Saved data entries
--------------------

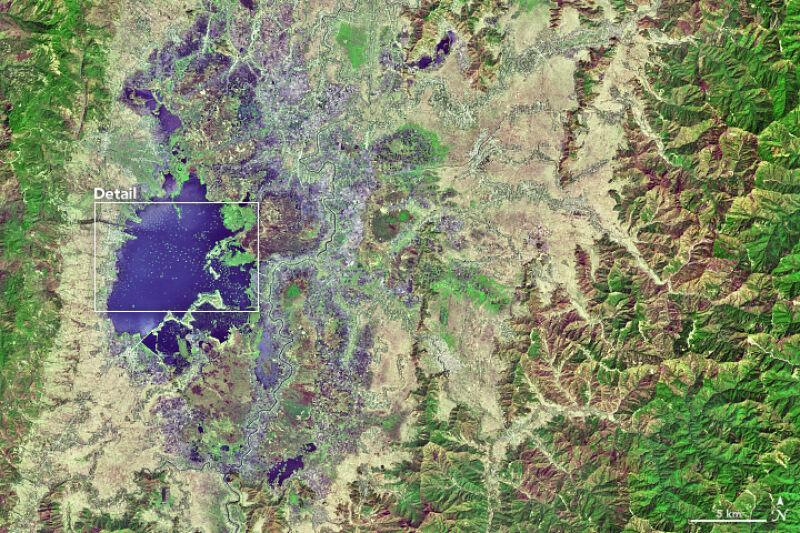 Tysiące phumdisów rozrzuconych po jeziorze Loktak (Joshua Stevens/NASA)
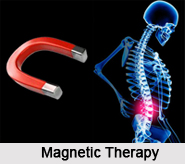 Magnetic Therapy, Indian Naturopathy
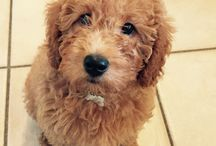 My baby labradoodle
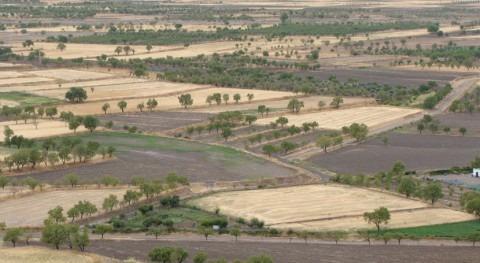 ¿Qué es agricultura secano?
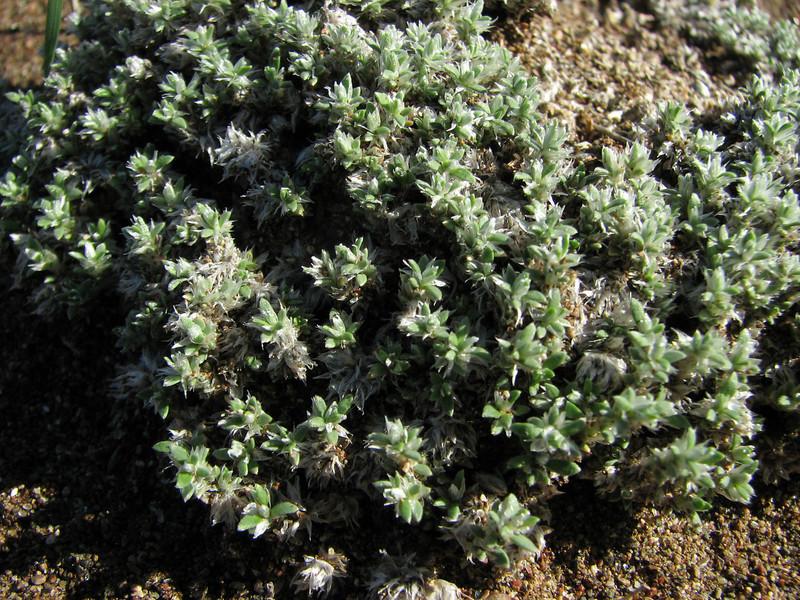 Paronychia spec. (Fossil Dunes, ten km east of Datça, Datça Peninsula)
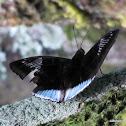 White-Edged Blue Baron (Male)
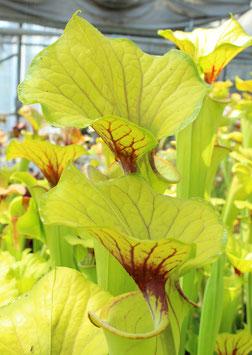 Sarracenia flava var. flava Giant - MKF32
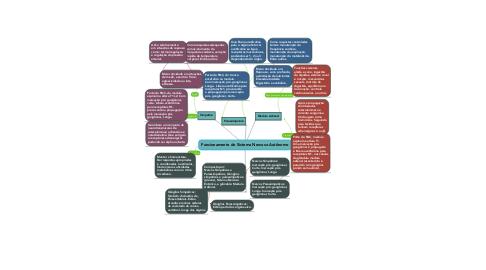 Mind Map: Funcionamento do Sistema Nervoso Autônomo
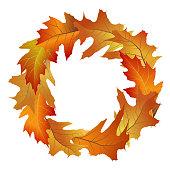 Wreath of fallen oak tree leaves. Vector illustration
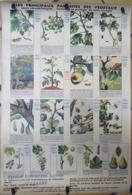 Affiche Publicité Principaux Parasites Des Végétaux 59x39 Cm Groupement Industrie Chimique Agriculture - Posters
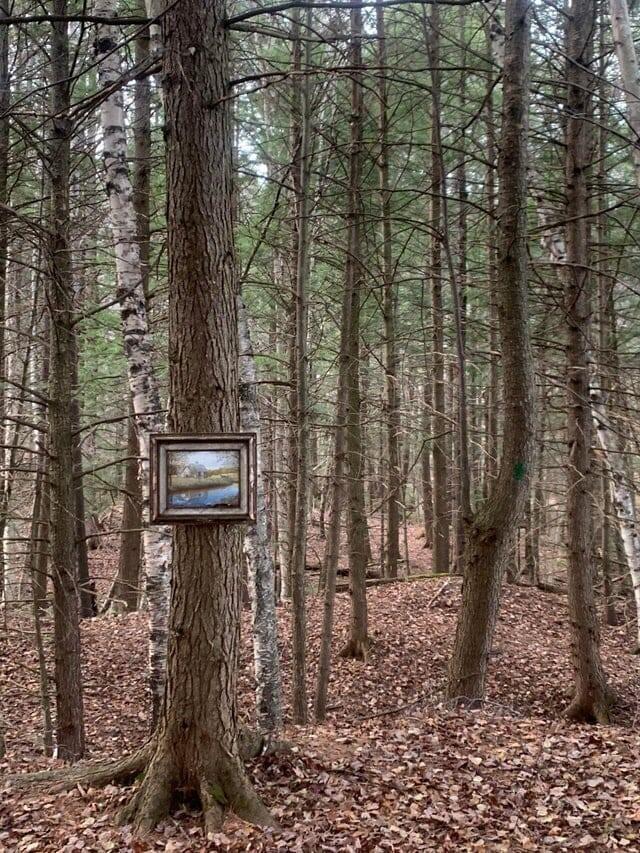 1. Случайная картина в лесу
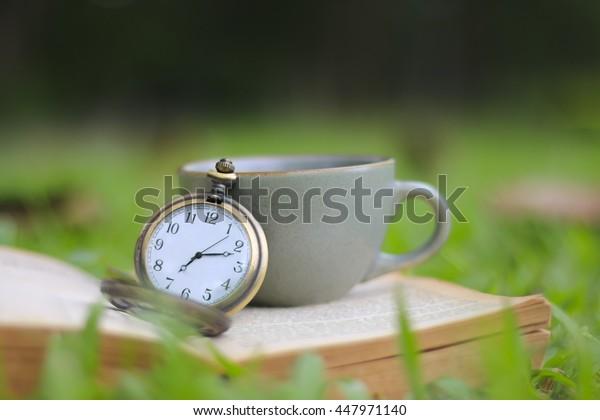 vintage golden pocket watch over blurred autumn garden background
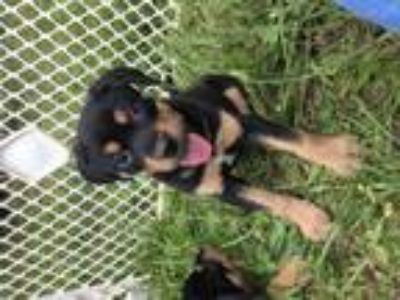 Adopt Larkspur a Black - with Tan, Yellow or Fawn Rottweiler / Labrador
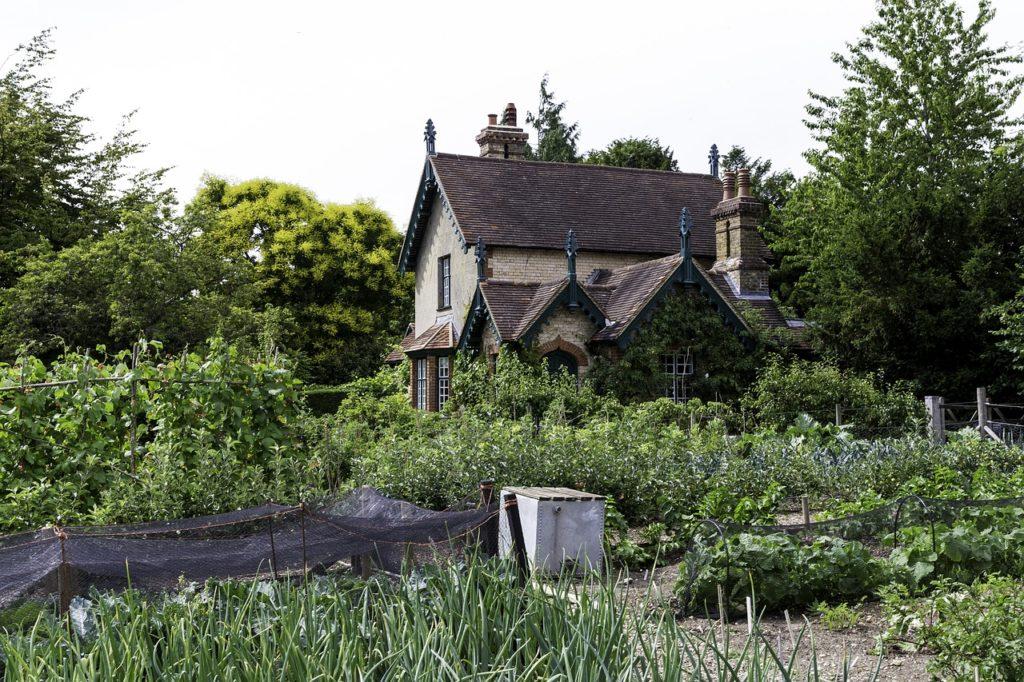 Ein Gemüse Garten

--------------------

ACTION ITEM
Your reply must hold only the lines from the line containing "1. Случайная картина в лесу" through the end of the records above, written out exactly, both ends included, with no pictures, please.

COMPLETED EXERCISE
 1. Случайная картина в лесу
 vintage golden pocket watch over blurred autumn garden background
 Adopt Larkspur a Black - with Tan, Yellow or Fawn Rottweiler / Labrador
 Ein Gemüse Garten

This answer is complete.